Inès Harrath, elle, est moins convaincue par le bon déroulé du procès : « Je ne suis pas tellement ravie de l’attention qui tourne autour de ce procès. La salle est petite, les journalistes prennent la place des familles », explique-t-elle à MEE en évoquant également « un peu d’ingérence » : « Il est fréquent de croiser des étrangers au pôle anti-terroriste. Des britanniques, des Américains, des Français... On ne sait pas ce qu’ils font là. Nous attendons des heures pour avoir des réponses, des informations. Eux, ils ont la priorité. »
« Il ne faut pas condamner des personnes simplement pour faire plaisir à la Grande-Bretagne »
-Maître Fathi el-Mouldi, avocat d’un des policiers
Une position mise en exergue par Mehdi Zagrouba durant l’audience. L’avocat a dénoncé « des pressions politiques de la Grande-Bretagne » en pointant du doigt les représentants de l’ambassade présents. Le juge l’a rappelé à l’ordre, lui demandant de se concentrer sur le dossier.
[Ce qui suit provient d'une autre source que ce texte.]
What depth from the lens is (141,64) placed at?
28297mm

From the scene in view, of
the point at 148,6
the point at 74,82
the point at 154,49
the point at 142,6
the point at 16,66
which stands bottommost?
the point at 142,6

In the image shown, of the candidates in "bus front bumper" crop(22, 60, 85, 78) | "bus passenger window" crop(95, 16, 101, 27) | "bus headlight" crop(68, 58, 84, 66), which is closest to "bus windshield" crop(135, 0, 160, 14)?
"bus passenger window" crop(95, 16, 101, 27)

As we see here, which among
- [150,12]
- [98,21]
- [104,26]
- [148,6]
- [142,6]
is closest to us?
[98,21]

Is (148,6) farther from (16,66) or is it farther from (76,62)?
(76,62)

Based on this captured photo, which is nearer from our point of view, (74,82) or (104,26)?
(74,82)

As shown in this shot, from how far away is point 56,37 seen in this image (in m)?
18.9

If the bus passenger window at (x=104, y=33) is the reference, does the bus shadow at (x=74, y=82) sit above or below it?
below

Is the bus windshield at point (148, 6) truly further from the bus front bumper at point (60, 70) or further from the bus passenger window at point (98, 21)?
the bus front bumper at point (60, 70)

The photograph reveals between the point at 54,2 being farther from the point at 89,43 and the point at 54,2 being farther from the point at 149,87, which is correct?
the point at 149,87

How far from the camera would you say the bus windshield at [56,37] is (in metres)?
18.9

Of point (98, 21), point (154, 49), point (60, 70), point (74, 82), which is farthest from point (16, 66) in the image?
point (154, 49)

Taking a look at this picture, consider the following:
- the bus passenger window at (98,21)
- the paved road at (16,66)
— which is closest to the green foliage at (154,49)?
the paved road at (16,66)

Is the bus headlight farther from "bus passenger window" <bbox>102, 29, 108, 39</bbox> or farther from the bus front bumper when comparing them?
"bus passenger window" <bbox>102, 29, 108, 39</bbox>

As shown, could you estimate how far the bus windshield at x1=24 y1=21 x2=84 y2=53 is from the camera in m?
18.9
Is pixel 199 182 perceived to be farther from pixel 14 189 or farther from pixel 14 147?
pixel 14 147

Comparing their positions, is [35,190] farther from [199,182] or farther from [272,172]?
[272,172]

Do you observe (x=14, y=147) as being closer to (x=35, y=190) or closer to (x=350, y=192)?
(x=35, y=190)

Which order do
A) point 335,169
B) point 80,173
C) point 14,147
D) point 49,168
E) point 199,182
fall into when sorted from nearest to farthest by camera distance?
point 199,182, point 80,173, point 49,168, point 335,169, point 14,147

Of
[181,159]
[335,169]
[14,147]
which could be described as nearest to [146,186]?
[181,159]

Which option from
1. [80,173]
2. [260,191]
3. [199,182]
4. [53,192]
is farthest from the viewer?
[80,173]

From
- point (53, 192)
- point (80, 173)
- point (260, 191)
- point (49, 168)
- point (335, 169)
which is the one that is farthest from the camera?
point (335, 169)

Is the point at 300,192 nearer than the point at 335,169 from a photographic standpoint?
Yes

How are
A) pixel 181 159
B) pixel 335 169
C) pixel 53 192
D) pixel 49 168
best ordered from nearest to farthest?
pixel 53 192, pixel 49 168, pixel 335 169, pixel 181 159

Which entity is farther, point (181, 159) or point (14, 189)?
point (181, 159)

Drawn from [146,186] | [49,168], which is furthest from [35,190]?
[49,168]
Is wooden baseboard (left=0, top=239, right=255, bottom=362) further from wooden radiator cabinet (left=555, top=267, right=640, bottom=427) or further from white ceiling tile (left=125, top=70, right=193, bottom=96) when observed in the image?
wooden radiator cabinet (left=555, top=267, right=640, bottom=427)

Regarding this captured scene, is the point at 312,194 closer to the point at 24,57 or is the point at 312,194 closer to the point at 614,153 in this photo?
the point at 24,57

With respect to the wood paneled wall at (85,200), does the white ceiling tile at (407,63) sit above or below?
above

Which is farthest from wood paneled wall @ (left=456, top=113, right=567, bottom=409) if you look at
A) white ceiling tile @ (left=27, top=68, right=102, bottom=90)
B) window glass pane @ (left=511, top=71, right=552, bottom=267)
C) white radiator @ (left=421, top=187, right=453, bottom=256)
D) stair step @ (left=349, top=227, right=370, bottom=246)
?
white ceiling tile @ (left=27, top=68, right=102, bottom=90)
Maître Fathi el-Mouldi, avocat d’un des policiers, mettait en garde ce vendredi avant l’ouverture du procès : « On s’attend à des peines exemplaires. Mais attention aux abus. Il ne faut pas condamner des personnes simplement pour faire plaisir à la Grande-Bretagne. » Depuis ce 26 juin 2015, la Grande-Bretagne déconseille formellement à ses ressortissants de se rendre en Tunisie.